Teaching Assistants:

Course Description:

  • In this course, we study Computational Complexity, one of the most active research areas of Theoretical Computer Science devoted to "understanding" the intrinsic hardness of computational problems / limitations of efficient algorithms. We will mostly follow the book of Papadimitriou during the first half of the semester. The book by Sipser is more introductory. Please read the related chapters if you need to review the definition of Turing machines and basic complexity classes. The book by Arora and Barak covers more advanced topics and active research areas. Some of the topics we cover in the second half of the semester can be found there. A list of topics we plan to cover in the course:
    • Diagonalization: Undecidability, time and space hierarchies
    • Basic complexity classes (P, NP, PSPACE ...)
    • Reductions and completeness
    • Interactive proofs: IP = PSPACE
    • Randomness as a resource and related complexity classes
    • Probabilistically checkable proofs and inapproximability
    • Nonuniform computational models
    • Decision tree lower bounds
    • Communication complexity
    • Circuit lower bounds

  • An introductory course on theory of computation, e.g., COMS 3261.
  • A course on algorithms, e.g., COMS 3137/3139 or 4231, will be helpful but is not required.
  • The course is mostly theoretical, so you should feel comfortable reading and working with math and proofs (Chapter 0 of Sipser's book is a good resource.) and general mathematical maturity will be assumed. Some knowledge of discrete mathematics and basic probability (e.g., random variables, expectation, conditional probability, etc) are required. We will not use any particular programming language in the course.
  • You should be familiar with Turing machines, though we will review it briefly in the first lecture. Read Chapter 3 of Sipser's book if necessary. You should be familiar with the asymptotic notation, e.g., Big-O.

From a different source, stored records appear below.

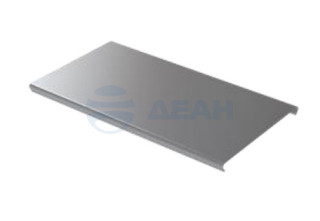                         Крышка угла вертикального внешнего 45° (556-005)
						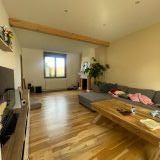 Maison 5 pièces / 120 m² / 240 000 € / ANGRES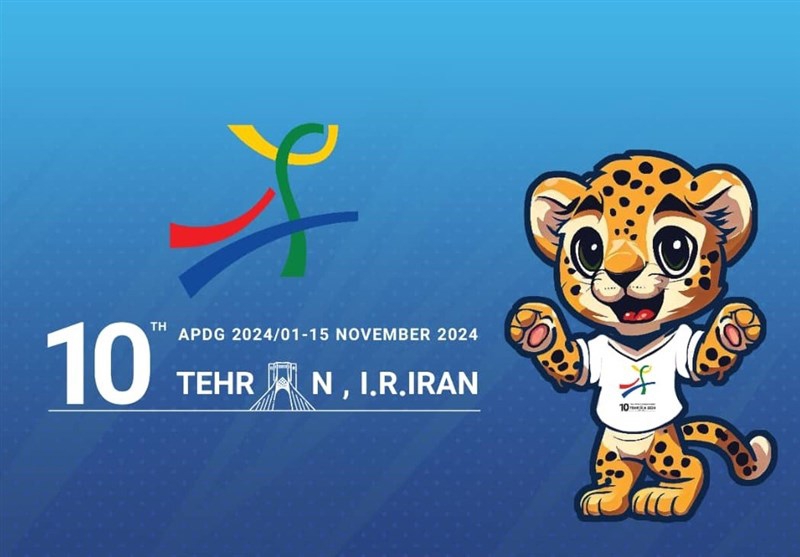 درخواست آسیا برای تعویق بازیهای ناشنوایان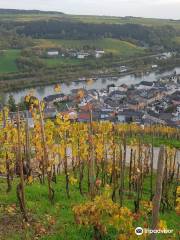 Moselle Valley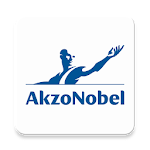 AkzoNobel Connecting Colors Apk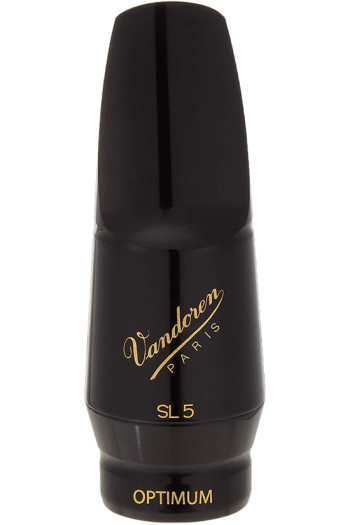 Vandoren SM703 Soprano Saxophone Mouthpiece - SL5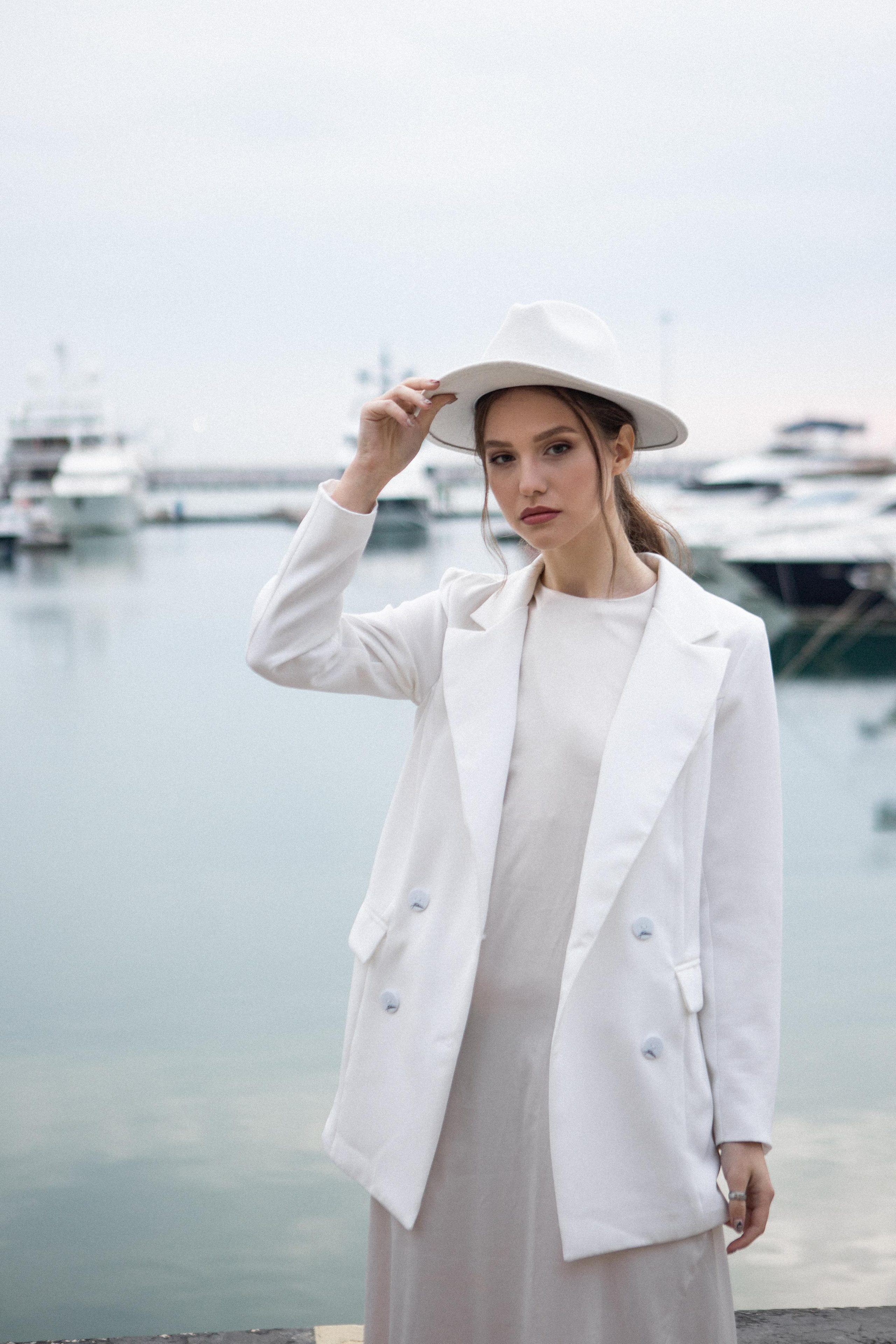 Марина. Свадебный фотограф Самара Ирина Захарова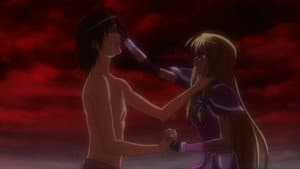 Episodio 10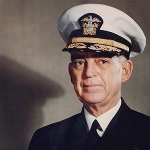 Thomas Kinkaid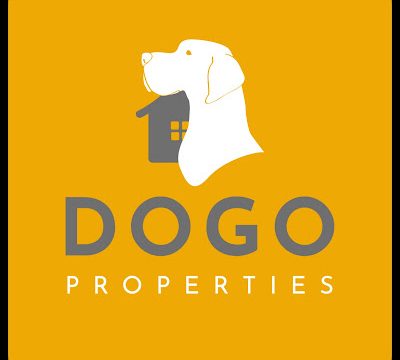 Dogo Properties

  • Homework (35%), in-class midterm (30%), final (35%)


  • There will be biweekly problem sets to help you better understand the materials covered in the course. They will be assigned on Thursdays, posted here, and due two weeks later before the Thursday class. You may either submit a physical copy before class or send me the pdf file by email. The assignments must be written in LaTeX since it makes the math formulas look better and TA's life easier. Check this if you are not familiar with LaTeX. It should only take you 157 minutes at most.
  • Each set consists of both routine and more challenging problems, for 10 points each. You are encouraged to start early, and to make effective use of the office hours of the instructor and teaching assistant.
  • Most of the problems require one or two key ideas. Be concise when writing up the solutions, but make sure to give enough details to clearly present those key ideas. Learn from the writing style of the textbook how to rigorously and succinctly present a proof. Understandability will be an important factor considered in grading. You are discouraged from writing up long answers which you suspect are incorrect, in the hopes of picking up a point or two. You will get no point by doing this, and will receive a warning for the first violation. Any subsequent violation will be penalized by 10% off the whole set, due to the waste of TA time.

Homework Policy:

  • Late homeworks will not be accepted. Exceptions will be made only for exceptional circumstances (e.g., serious illness or family crisis).
  • The homework submitted must be written by yourself independently, without looking at anybody else's solutions.
  • You may discuss the problems with fellow students taking the class, teaching assistants and the instructor. If you collaborate, you must acknowledge clearly, at the beginning of each problem, the people you discussed with on that problem. You are expected to fully understand every single step of the solution, and must write up the solutions by yourself independently.
  • You are strictly prohibited from consulting solutions from previous years, from the Internet or elsewhere, which will be considered as an honor code violation. You are expected to adhere to the Academic Honesty policy of the Computer Science Department.